Louis-Philippe, roi des Français de 1830 à 1848, 1841, par Franz Xaver Winterhalter.

La Galerie espagnole, aussi appelée « Musée espagnol » a été fondée au sein du Palais du Louvre sur décision du roi Louis-Philippe Ier en 1838.

Sommaire

[modifier] Contexte historique et culturel

Jusqu'à la Révolution française, l'art espagnol est peu exposé en France. Il fait son apparition au Louvre avec les guerres napoléoniennes et l'importante politique de saisies dirigée par Dominique Vivant Denon. Ces œuvres sont toutefois renvoyées hors de France à la suite du Congrès de Vienne (1814-1815).

Louis-Philippe va donc prendre, vers 1835, la décision de fonder une galerie de peinture espagnole au sein du Louvre. Ses motivations sont doubles.

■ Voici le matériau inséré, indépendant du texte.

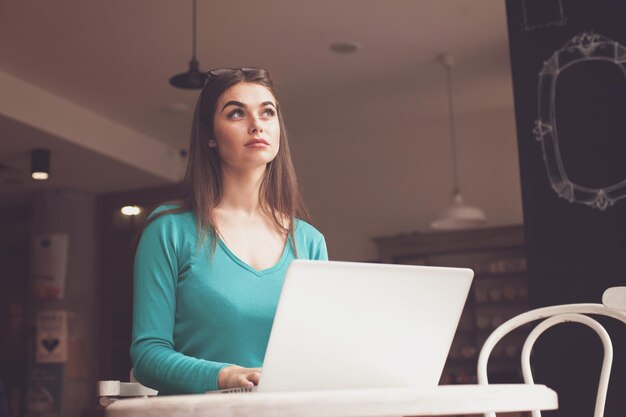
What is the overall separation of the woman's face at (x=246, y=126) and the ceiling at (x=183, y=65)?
152 inches

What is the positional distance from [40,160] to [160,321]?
6.05m

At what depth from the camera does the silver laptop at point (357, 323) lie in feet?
3.34

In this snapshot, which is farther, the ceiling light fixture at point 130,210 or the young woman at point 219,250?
the ceiling light fixture at point 130,210

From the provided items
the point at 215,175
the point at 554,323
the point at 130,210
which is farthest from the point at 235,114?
the point at 130,210

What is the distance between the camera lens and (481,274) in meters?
7.84

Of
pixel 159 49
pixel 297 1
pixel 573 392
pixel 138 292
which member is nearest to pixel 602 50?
pixel 573 392

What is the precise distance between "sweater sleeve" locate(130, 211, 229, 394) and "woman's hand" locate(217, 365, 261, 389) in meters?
0.02

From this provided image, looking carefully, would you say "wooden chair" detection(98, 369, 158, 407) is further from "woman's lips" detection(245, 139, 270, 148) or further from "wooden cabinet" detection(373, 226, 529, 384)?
Result: "wooden cabinet" detection(373, 226, 529, 384)

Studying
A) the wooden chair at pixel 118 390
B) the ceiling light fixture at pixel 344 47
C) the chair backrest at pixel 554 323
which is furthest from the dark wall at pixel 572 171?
the ceiling light fixture at pixel 344 47

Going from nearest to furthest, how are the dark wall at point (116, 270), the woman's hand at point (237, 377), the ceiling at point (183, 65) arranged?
the woman's hand at point (237, 377) < the ceiling at point (183, 65) < the dark wall at point (116, 270)

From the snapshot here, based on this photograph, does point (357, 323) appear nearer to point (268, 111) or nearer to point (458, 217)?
point (268, 111)

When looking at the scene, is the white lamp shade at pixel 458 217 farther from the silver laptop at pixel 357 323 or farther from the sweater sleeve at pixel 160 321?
the silver laptop at pixel 357 323

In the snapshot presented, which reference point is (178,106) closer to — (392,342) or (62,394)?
(62,394)

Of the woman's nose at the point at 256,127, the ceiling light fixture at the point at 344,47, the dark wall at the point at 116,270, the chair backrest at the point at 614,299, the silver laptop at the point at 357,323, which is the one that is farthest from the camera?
the dark wall at the point at 116,270
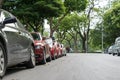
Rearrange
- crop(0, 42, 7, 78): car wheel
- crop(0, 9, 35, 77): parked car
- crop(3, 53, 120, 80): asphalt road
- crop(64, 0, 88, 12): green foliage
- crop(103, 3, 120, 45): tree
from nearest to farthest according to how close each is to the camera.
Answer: crop(0, 42, 7, 78): car wheel
crop(0, 9, 35, 77): parked car
crop(3, 53, 120, 80): asphalt road
crop(64, 0, 88, 12): green foliage
crop(103, 3, 120, 45): tree

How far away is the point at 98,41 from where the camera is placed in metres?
83.2

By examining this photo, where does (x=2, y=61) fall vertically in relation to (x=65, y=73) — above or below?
above

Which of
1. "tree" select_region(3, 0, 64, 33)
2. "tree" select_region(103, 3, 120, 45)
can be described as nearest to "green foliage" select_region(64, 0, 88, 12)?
"tree" select_region(3, 0, 64, 33)

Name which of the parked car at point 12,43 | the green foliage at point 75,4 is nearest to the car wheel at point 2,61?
the parked car at point 12,43

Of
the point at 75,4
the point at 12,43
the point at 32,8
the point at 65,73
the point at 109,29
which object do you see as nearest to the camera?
the point at 12,43

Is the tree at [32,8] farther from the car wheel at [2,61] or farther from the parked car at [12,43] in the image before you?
the car wheel at [2,61]

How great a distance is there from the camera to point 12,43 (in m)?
9.77

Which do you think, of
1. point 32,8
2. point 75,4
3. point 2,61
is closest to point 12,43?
point 2,61

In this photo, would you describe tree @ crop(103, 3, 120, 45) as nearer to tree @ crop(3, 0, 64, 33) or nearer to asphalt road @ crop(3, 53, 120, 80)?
tree @ crop(3, 0, 64, 33)

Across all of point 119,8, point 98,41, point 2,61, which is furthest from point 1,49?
point 98,41

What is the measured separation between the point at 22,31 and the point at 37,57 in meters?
3.46

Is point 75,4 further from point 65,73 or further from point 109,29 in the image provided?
point 109,29

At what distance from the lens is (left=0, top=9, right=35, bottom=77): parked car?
8.99 meters

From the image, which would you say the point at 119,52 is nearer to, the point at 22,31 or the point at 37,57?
the point at 37,57
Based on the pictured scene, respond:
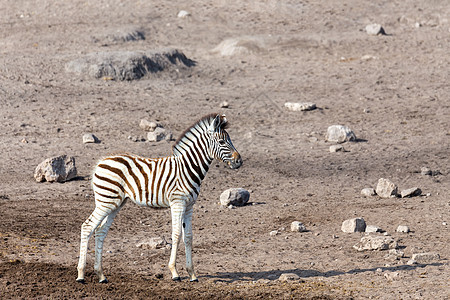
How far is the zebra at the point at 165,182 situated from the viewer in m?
9.99

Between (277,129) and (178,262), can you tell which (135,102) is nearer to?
(277,129)

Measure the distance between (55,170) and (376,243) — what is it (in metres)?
7.34

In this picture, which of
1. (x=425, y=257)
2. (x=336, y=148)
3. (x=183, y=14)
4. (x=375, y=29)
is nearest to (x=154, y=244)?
(x=425, y=257)

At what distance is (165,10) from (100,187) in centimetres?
2001

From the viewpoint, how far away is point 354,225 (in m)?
12.8

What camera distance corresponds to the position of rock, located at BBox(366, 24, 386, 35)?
1062 inches

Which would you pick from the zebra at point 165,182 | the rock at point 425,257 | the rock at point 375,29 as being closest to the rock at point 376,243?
the rock at point 425,257

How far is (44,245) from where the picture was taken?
11.8 meters

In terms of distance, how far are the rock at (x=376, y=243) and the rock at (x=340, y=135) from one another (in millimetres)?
7043

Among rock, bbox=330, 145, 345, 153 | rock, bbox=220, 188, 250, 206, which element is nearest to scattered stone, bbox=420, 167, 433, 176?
rock, bbox=330, 145, 345, 153

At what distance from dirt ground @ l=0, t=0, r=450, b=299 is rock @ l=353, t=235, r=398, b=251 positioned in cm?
16

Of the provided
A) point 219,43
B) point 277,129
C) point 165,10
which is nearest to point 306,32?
point 219,43

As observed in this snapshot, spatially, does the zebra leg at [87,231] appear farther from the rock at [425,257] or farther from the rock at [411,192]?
the rock at [411,192]

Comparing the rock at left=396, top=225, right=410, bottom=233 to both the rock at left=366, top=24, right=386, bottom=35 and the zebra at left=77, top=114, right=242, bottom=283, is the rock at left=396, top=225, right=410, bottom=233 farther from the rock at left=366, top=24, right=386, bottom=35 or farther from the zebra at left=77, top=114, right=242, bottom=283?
the rock at left=366, top=24, right=386, bottom=35
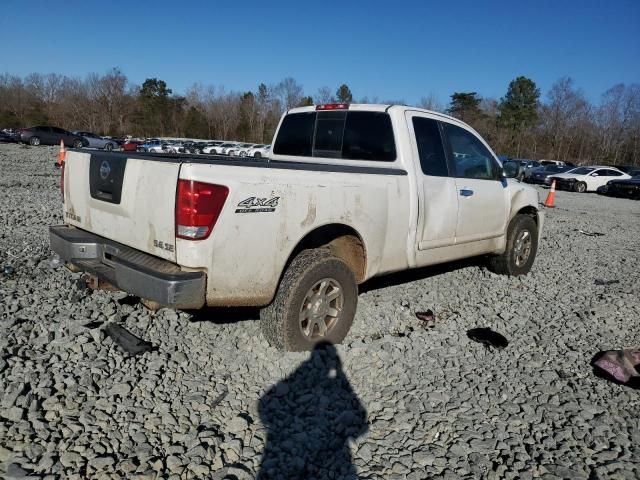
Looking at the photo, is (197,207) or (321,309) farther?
(321,309)

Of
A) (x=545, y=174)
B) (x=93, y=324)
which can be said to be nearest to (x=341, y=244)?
(x=93, y=324)

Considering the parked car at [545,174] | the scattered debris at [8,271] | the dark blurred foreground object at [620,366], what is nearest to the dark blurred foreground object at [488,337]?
the dark blurred foreground object at [620,366]

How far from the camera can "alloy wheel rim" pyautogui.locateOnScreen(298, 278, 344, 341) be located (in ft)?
12.4

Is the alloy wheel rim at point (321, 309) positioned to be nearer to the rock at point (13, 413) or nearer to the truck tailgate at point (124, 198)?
the truck tailgate at point (124, 198)

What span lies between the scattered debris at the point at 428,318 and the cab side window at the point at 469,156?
58.7 inches

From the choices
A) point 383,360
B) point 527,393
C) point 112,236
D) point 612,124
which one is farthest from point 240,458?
point 612,124

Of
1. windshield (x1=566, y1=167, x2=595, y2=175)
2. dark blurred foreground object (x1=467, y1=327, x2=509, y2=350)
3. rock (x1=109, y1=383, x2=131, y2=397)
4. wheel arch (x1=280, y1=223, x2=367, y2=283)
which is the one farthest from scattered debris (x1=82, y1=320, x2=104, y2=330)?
windshield (x1=566, y1=167, x2=595, y2=175)

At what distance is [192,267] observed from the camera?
2.99m

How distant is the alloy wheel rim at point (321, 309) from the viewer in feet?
12.4

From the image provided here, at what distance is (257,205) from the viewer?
310 cm

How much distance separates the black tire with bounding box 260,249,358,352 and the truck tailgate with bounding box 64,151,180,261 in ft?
2.98

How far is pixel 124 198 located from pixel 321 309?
1724mm

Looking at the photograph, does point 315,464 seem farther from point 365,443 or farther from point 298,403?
point 298,403

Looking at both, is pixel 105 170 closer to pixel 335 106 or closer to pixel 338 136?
pixel 338 136
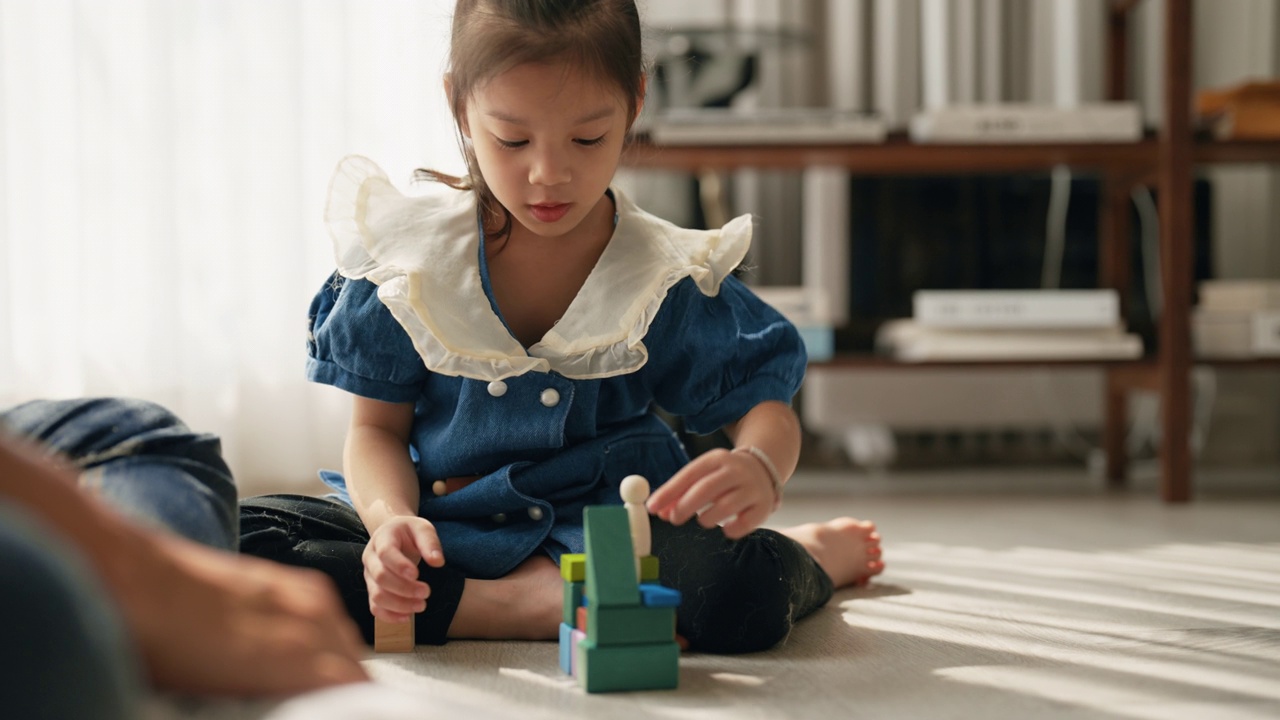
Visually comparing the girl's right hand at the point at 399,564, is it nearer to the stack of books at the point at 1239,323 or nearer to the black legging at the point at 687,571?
the black legging at the point at 687,571

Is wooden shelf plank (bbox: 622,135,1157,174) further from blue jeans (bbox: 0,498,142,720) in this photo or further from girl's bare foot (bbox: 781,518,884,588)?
blue jeans (bbox: 0,498,142,720)

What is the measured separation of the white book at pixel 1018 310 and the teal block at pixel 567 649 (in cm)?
121

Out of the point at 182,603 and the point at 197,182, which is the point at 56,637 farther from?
the point at 197,182

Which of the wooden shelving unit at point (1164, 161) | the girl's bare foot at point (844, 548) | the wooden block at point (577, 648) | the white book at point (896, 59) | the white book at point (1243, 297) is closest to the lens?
the wooden block at point (577, 648)

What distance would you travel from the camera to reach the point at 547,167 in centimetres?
97

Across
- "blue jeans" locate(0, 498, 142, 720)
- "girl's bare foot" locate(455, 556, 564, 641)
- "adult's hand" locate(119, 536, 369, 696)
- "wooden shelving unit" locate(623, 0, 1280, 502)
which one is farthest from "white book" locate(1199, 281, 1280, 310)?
"blue jeans" locate(0, 498, 142, 720)

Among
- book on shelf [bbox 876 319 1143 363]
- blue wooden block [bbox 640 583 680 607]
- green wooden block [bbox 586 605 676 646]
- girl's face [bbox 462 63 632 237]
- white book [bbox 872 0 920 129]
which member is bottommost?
green wooden block [bbox 586 605 676 646]

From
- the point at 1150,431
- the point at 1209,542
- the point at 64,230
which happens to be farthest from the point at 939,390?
the point at 64,230

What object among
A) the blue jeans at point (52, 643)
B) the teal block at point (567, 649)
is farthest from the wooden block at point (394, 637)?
the blue jeans at point (52, 643)

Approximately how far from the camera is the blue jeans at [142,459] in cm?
73

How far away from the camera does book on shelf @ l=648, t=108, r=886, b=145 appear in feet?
6.21

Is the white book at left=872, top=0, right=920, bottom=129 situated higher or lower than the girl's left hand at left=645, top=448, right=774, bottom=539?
higher

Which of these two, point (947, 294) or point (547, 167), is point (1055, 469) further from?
point (547, 167)

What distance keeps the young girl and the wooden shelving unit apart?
0.74 m
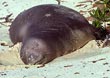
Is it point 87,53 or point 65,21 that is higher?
point 65,21

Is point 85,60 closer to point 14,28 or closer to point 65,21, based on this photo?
point 65,21

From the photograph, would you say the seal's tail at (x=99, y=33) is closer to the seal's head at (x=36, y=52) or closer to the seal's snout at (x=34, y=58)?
the seal's head at (x=36, y=52)

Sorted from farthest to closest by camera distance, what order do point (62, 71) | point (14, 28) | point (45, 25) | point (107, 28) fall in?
point (107, 28), point (14, 28), point (45, 25), point (62, 71)

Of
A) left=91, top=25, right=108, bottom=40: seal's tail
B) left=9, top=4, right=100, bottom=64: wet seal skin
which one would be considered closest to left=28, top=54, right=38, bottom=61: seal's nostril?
left=9, top=4, right=100, bottom=64: wet seal skin

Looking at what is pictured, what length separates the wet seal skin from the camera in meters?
6.11

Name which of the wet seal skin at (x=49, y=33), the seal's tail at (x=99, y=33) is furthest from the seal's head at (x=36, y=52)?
the seal's tail at (x=99, y=33)

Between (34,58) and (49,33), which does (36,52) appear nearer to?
→ (34,58)

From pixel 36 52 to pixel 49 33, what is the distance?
43 cm

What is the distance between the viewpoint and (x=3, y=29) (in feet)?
29.2

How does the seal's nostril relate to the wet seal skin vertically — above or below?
below

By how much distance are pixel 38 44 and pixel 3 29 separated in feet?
9.57

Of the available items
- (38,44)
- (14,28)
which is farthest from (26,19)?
(38,44)

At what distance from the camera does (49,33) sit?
6.35 meters

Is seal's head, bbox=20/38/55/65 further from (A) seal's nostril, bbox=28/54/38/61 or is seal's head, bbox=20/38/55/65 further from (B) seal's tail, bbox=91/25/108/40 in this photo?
(B) seal's tail, bbox=91/25/108/40
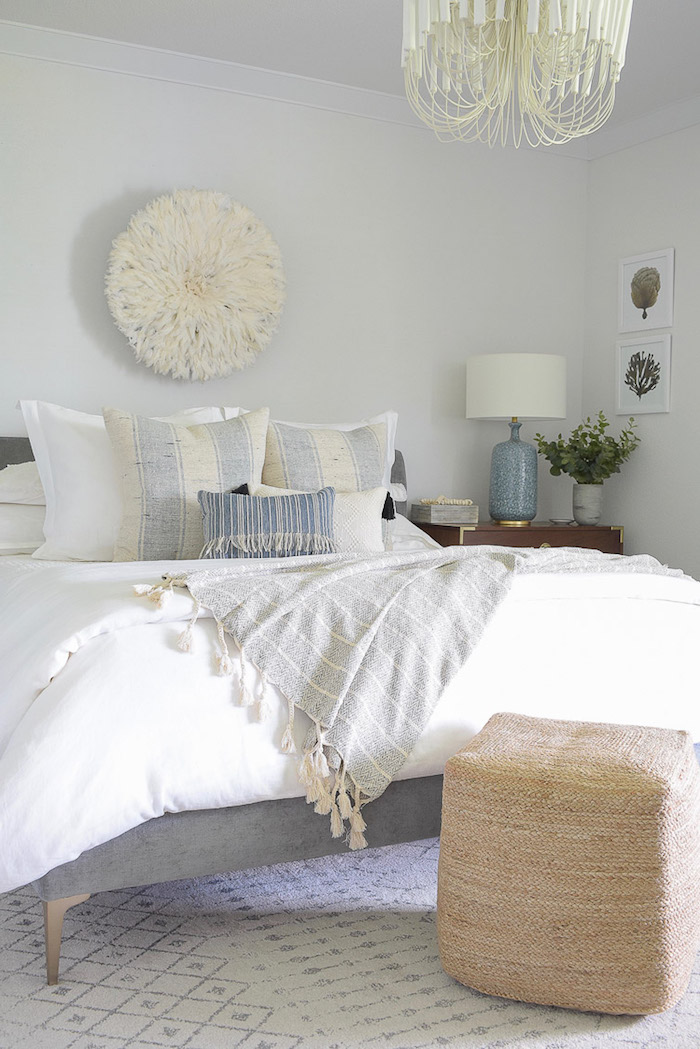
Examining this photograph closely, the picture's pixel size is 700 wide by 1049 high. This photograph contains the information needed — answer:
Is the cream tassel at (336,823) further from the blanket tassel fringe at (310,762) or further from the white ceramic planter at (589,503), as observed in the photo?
the white ceramic planter at (589,503)

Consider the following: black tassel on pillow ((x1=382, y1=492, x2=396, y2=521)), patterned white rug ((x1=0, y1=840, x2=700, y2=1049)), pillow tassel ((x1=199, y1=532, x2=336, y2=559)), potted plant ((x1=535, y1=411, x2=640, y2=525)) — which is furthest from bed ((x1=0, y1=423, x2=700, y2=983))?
potted plant ((x1=535, y1=411, x2=640, y2=525))

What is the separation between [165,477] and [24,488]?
0.68 metres

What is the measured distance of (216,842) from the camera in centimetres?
200

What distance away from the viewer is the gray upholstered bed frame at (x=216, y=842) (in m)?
A: 1.88

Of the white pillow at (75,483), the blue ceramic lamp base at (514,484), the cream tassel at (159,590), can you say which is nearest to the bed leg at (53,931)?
the cream tassel at (159,590)

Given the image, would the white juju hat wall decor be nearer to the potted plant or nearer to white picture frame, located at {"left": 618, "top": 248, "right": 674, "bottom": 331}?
the potted plant

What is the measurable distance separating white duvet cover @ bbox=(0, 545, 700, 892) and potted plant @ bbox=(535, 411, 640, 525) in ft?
7.03

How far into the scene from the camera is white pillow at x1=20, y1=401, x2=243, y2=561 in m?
3.12

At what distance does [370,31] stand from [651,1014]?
3466 millimetres

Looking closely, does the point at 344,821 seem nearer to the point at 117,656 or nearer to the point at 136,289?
the point at 117,656

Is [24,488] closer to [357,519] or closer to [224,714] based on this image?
[357,519]

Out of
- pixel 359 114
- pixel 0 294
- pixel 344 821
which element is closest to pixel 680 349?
pixel 359 114

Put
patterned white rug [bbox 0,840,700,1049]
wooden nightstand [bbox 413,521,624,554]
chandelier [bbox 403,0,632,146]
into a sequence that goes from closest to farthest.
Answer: patterned white rug [bbox 0,840,700,1049] → chandelier [bbox 403,0,632,146] → wooden nightstand [bbox 413,521,624,554]

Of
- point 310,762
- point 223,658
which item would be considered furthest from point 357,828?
point 223,658
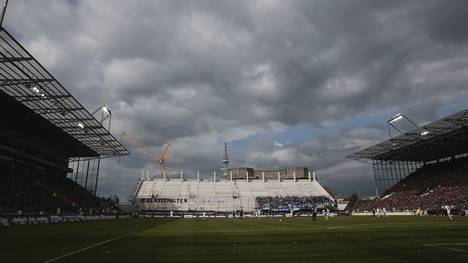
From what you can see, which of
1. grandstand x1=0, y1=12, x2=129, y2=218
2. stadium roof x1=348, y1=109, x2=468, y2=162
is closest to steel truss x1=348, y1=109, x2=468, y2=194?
stadium roof x1=348, y1=109, x2=468, y2=162

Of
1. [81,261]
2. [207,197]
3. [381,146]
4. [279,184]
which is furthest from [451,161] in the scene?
[81,261]

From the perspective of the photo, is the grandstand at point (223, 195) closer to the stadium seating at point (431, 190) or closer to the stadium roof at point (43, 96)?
the stadium seating at point (431, 190)

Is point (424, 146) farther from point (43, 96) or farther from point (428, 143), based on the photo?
point (43, 96)

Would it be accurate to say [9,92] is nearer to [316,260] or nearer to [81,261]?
[81,261]

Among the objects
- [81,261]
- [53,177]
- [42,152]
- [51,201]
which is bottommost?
[81,261]

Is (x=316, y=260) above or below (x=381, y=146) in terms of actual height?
below

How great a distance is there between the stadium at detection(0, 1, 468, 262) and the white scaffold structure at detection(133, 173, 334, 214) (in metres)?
0.33

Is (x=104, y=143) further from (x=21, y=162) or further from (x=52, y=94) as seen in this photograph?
(x=52, y=94)

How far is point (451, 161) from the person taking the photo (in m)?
88.9

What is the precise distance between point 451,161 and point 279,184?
5750cm

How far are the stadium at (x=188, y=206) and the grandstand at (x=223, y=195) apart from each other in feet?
1.11

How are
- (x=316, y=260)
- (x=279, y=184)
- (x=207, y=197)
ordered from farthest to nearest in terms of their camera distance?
(x=279, y=184) → (x=207, y=197) → (x=316, y=260)

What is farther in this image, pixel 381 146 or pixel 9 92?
pixel 381 146

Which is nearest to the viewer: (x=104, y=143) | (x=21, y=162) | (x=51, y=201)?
(x=51, y=201)
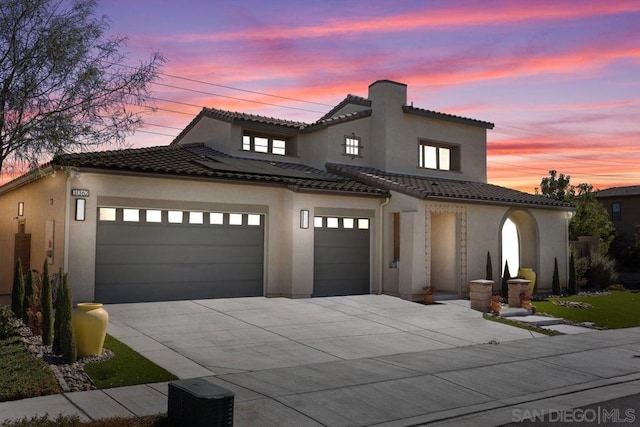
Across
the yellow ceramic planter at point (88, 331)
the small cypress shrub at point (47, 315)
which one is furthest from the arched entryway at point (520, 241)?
the small cypress shrub at point (47, 315)

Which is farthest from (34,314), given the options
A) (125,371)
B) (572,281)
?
(572,281)

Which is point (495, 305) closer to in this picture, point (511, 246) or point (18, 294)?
point (511, 246)

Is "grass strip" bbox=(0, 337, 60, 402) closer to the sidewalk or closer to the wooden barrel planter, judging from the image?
the sidewalk

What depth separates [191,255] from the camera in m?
17.5

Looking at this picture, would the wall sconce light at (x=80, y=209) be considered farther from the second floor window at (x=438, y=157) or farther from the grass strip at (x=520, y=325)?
the second floor window at (x=438, y=157)

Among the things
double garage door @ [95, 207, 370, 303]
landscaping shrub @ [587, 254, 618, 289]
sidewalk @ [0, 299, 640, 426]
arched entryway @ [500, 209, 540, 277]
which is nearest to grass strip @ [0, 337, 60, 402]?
sidewalk @ [0, 299, 640, 426]

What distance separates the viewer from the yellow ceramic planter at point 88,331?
1076 cm

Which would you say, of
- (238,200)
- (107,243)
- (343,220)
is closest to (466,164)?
(343,220)

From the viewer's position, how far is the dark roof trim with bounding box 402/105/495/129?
2462 cm

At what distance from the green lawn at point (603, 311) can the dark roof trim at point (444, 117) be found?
8631 mm

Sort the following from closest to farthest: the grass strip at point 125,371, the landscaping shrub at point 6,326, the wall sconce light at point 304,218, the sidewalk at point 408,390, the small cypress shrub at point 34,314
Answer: the sidewalk at point 408,390 → the grass strip at point 125,371 → the landscaping shrub at point 6,326 → the small cypress shrub at point 34,314 → the wall sconce light at point 304,218

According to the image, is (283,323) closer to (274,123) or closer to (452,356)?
(452,356)

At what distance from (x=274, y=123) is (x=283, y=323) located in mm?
11040

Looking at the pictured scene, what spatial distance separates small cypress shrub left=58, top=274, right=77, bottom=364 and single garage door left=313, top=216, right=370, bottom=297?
33.0 feet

Tout d'abord, il cherche à renouer le contact avec la dynastie espagnole de Bourbons (les relations ayant été mises à mal par l'occupation napoléonienne) et ainsi se placer dans la filiation de la grande famille royale européenne afin de légitimer son pouvoir. Deuxièmement, il veut faire de la peinture espagnole, l'outil d'un renouveau d'inspiration de la peinture française. En effet, depuis l'émergence du romantisme et sa reconnaissance officielle, est apparu le besoin de nouvelles sources d'inspirations, loin de l'Italie antique et néoclassique.

En parallèle d'un goût très affirmé pour le passé national, comme l'illustre la Galerie des Batailles, les peintres français vont donc se tourner vers cette nation qui offre de nouvelles possibilités et est un exemple de réalisme extrême (on pense aux portraits de nains de Vélasquez).

[modifier] Création de la galerie

Le baron Taylor
Le baron Taylor

A partir de 1810, l'Espagne est bouleversée par l'occupation et la répression française ; vont s'en suivre des problèmes d'instabilité et de succession. La mise en place de ministres libéraux conduira à la sécularisation des ordres religieux, permettant la sortie hors du territoire espagnol des nombreuses œuvres de leurs collections. Les marchands européens vont donc se précipiter en Esapgne ; Louis-Philippe profitera de cette situation.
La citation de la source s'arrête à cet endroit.